DE PEITO ABERTO
DE PEITO ABERTO
“Quanto mais desencontros os parceiros podem suportar, mais podem se encontrar no amor?” (Ana Suy)
Amar é o exercício de preencher vazios, não aqueles que em nós já habitam e do qual tínhamos consciência, mas aqueles que sequer suspeitávamos. São vazios criados pela inabilidade, pelo reconhecimento de não mais saber ser sem um outro, esse outro que agora ganhou identidade, mostrou sua face amena, que suspendeu a urgência das horas. O amor nos confere dignidade, mesmo no momento da indigência, nos acessos de carência, nos quais se mendiga o absurdo, por sabermos que o muito pedido deve ser espontaneamente dado – não se deve clamar por ser amado nem se forçar a amar.
Adélia Prado disse: “tudo o que a memória ama fica eterno. Te amo com a memória imperecível”. A poeta sabe das coisas, tanto as sagradas quanto as mundanas. Porque o amor é essa simbiose, essa ambivalência congregadora de sentimentos vários. Por isso, o amor é atemporal, não há como mensurá-lo, a memória nos trai e atrai para a representação do mundo concreto e abstrato. O impalpável amor do qual ora temos certeza, ora nem tanto...
Então vamos a Drummond que afirma ser “este o nosso destino: amor sem conta,/ distribuído pelas coisas pérfidas ou nulas,/ doação ilimitada a uma completa ingratidão,/ e na concha vazia do amor a procura medrosa,/ paciente, de mais e mais amor./ Amar a nossa falta mesma de amor, e na secura nossa/ amar a água implícita, e o beijo tácito, e a sede infinita”. Sede infinita, porque o desejo entre os amantes nunca se realiza e sempre se renova. Assim deve ser, pois não se conquista apenas uma vez. Cada movimento do casal que almeja permanecer junto é pela sustentação do amor. É o de novo, novo.
Rubem Alves acreditava que o amor se faz a partir do silêncio: “O que as pessoas mais desejam é alguém que as escute de maneira calma e tranquila. Em silêncio. Sem dar conselhos. Sem que digam: ‘Se eu fosse você’. A gente ama não é a pessoa que fala bonito. É a pessoa que escuta bonito. A fala só é bonita quando ela nasce de uma longa e silenciosa escuta. É na escuta que o amor começa. E é na não escuta que ele termina. Não aprendi isso nos livros. Aprendi prestando atenção.”
Preste atenção, então. Escutar é amar. O tempo empregado representa a disposição que se tem para viver o amor. No ato de silenciar, acolhemos a palavra do outro. Ao escutar, abraçamos até o silêncio. E o silêncio, diria o saudoso cronista, só é suportável entre os amantes. O amor nos convida a refazermos nossas estruturas. É o tecido cuja trama se envolve com várias contrariedades.
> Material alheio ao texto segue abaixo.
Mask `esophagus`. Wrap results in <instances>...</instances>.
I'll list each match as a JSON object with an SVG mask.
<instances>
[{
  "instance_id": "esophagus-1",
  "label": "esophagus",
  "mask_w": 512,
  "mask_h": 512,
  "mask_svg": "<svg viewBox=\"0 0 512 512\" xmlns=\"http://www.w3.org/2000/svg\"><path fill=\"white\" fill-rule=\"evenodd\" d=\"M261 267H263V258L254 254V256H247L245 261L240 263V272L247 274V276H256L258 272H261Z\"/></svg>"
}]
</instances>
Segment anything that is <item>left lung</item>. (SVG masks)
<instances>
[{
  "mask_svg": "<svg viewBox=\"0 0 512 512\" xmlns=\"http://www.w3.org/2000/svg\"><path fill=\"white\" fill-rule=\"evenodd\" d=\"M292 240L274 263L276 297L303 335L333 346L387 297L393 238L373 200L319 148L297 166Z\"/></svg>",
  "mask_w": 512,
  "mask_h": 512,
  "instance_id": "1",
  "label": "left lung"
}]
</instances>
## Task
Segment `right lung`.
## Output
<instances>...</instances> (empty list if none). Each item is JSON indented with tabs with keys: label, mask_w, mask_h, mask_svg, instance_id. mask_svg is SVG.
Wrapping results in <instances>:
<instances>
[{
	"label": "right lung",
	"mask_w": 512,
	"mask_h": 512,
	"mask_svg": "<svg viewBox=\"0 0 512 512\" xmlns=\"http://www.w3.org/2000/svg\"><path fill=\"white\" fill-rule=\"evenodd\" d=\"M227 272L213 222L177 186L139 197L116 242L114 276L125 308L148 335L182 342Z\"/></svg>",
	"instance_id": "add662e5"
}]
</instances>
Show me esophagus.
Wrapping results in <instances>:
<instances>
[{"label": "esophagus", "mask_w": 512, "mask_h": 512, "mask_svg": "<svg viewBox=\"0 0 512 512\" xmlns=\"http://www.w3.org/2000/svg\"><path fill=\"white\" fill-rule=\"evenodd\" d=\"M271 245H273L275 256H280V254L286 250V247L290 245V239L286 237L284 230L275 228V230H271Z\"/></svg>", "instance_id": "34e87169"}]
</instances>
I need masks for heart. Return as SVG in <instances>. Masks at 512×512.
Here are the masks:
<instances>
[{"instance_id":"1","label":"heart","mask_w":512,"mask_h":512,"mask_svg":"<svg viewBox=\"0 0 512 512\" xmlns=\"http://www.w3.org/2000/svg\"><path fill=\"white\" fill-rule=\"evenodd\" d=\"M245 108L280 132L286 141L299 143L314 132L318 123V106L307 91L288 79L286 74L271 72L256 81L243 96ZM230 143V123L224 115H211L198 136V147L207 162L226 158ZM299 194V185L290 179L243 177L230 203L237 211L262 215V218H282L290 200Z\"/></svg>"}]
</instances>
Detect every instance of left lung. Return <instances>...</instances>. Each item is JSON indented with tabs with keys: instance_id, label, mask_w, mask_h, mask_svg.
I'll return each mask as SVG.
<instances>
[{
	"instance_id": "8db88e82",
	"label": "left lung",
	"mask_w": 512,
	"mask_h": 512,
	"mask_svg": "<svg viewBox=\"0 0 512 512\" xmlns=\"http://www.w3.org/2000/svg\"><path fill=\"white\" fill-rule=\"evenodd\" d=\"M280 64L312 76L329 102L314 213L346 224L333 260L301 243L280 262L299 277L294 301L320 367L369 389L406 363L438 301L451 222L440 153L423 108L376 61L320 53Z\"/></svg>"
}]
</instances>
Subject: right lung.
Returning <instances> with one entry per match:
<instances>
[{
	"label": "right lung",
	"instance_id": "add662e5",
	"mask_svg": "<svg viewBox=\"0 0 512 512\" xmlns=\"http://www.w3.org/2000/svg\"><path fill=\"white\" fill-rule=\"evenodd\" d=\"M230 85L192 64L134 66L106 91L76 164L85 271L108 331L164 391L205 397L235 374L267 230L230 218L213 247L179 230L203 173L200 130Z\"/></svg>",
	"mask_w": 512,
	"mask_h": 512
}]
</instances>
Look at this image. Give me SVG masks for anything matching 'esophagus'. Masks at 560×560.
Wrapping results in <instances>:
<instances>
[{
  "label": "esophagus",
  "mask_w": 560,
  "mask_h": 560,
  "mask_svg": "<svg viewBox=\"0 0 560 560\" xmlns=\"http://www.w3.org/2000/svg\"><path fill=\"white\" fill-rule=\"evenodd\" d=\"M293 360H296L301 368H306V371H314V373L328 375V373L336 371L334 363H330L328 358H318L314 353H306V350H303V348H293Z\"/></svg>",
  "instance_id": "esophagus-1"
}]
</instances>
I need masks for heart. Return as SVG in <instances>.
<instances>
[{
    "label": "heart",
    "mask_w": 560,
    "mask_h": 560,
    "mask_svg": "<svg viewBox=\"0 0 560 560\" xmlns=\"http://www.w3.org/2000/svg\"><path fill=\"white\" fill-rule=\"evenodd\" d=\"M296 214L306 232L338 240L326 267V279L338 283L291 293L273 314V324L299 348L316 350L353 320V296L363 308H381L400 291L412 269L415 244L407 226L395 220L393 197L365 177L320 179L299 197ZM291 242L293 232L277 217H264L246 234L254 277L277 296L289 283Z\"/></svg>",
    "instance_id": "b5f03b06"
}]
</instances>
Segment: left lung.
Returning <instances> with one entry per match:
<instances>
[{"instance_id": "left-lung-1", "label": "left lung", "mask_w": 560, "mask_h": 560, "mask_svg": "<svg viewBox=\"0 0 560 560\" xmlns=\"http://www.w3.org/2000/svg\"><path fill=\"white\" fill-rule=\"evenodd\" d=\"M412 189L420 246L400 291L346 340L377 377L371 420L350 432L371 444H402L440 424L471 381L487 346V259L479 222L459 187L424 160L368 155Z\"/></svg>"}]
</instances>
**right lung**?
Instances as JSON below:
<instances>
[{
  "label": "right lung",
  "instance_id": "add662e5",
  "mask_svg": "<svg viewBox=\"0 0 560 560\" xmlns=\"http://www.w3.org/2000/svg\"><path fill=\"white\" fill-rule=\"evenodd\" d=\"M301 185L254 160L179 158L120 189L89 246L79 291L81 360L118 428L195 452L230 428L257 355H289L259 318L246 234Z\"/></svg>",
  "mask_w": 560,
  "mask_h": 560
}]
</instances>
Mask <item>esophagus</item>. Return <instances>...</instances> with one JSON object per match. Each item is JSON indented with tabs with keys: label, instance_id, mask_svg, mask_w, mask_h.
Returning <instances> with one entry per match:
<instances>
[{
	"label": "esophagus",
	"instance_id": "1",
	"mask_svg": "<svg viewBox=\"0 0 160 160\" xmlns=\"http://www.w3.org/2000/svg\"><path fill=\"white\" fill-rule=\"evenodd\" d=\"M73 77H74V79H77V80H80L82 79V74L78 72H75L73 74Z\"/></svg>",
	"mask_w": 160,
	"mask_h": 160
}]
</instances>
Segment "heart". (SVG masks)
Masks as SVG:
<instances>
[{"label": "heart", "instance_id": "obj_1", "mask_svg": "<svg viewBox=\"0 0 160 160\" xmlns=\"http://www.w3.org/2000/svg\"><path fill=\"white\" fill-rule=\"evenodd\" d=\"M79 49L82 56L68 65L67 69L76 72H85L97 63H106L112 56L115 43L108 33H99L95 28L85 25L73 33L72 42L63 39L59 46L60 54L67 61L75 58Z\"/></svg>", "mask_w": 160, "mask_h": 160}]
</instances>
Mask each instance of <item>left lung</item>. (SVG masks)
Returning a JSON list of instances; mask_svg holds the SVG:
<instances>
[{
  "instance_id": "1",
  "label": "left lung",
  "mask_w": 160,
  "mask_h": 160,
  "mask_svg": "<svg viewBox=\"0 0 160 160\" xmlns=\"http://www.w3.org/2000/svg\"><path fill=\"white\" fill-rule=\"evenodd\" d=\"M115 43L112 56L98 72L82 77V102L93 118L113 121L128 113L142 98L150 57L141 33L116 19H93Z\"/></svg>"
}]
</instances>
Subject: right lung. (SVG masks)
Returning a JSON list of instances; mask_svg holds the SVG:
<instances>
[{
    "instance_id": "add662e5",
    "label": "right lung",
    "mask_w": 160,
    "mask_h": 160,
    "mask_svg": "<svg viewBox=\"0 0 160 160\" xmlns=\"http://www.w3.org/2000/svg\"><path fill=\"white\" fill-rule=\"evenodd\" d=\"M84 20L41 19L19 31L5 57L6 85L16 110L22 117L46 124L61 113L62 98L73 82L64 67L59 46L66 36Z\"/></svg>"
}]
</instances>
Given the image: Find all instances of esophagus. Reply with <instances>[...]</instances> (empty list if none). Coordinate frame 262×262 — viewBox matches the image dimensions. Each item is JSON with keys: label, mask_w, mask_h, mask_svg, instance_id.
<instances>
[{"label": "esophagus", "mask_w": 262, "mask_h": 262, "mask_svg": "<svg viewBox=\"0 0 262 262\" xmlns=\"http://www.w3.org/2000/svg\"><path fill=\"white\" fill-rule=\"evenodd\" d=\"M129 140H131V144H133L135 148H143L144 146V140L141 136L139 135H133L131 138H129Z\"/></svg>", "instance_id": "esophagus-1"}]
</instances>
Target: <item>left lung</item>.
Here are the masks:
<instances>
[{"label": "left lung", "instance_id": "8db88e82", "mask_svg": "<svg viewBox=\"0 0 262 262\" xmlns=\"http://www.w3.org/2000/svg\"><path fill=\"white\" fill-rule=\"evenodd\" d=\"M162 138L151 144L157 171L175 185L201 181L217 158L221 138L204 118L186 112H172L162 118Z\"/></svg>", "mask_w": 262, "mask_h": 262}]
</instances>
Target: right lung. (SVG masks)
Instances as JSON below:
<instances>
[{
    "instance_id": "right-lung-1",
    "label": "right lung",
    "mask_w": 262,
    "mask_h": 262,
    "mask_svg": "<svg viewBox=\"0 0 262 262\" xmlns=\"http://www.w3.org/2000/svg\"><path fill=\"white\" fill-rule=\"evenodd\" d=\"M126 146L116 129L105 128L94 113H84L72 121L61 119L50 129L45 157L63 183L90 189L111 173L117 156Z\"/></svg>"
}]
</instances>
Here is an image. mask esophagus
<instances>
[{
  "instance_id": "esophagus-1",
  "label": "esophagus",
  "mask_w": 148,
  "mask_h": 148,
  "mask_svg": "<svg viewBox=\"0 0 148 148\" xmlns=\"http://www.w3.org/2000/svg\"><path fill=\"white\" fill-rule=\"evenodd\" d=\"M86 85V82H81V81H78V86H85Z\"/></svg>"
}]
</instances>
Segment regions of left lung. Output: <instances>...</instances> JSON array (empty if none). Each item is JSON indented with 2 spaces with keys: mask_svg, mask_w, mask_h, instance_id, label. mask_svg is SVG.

Nele retiramos os excessos que nos impedem de caminhar na direção do coerente, ainda que desestabilizados.
E se fazem juras de amor. E há amores de todas as medidas e ordens, em que não se deve procurar a continuidade de si, mas perguntar-se: “quem é este que me quer e qual o porquê de sua avidez por mim?”. Então, nos submetemos, pois queremos nos sentir aceitos e ver o outro como um ser acolhedor. Por isso, desamar é retroceder a uma estaca que já não pode ser zero, como uma forma de experienciar um luto. É a morte de um sentimento cujo corpo não queremos sepultar. A aceitação da pessoa amada é uma forma de nos reafirmarmos enquanto sujeitos e, quando esta se vai, nos vemos novamente sem identidade.
Sempre soube da precariedade do amor, talvez por isso tenha-me feito poeta, para que em cada verso eu clamasse, constantemente, por uma reafirmação. Felizmente não me resumo a palavras. Sou um romântico incurável. Porém, se antes padecia de elaborar perdas de modo antecipado, hoje viro e reviro o amor na vã tentativa de querer vê-lo por todos os ângulos.
Sei que o amor é o lugar para onde queremos voltar. É o melhor lugar do mundo. É onde queremos fazer morada. Repousar. Pedir trégua. É a liberdade que é pouco, porque significa bem mais, um horizonte em 360 graus, como um farol, uma bússola louca que nos leva a lugares inimagináveis. Nesses encontros e desencontros, a gente pode até se perder de vista, mas o peito se mantém aberto para receber alguma luz.
Leo Barbosa é professor, escritor, poeta e revisor de textos.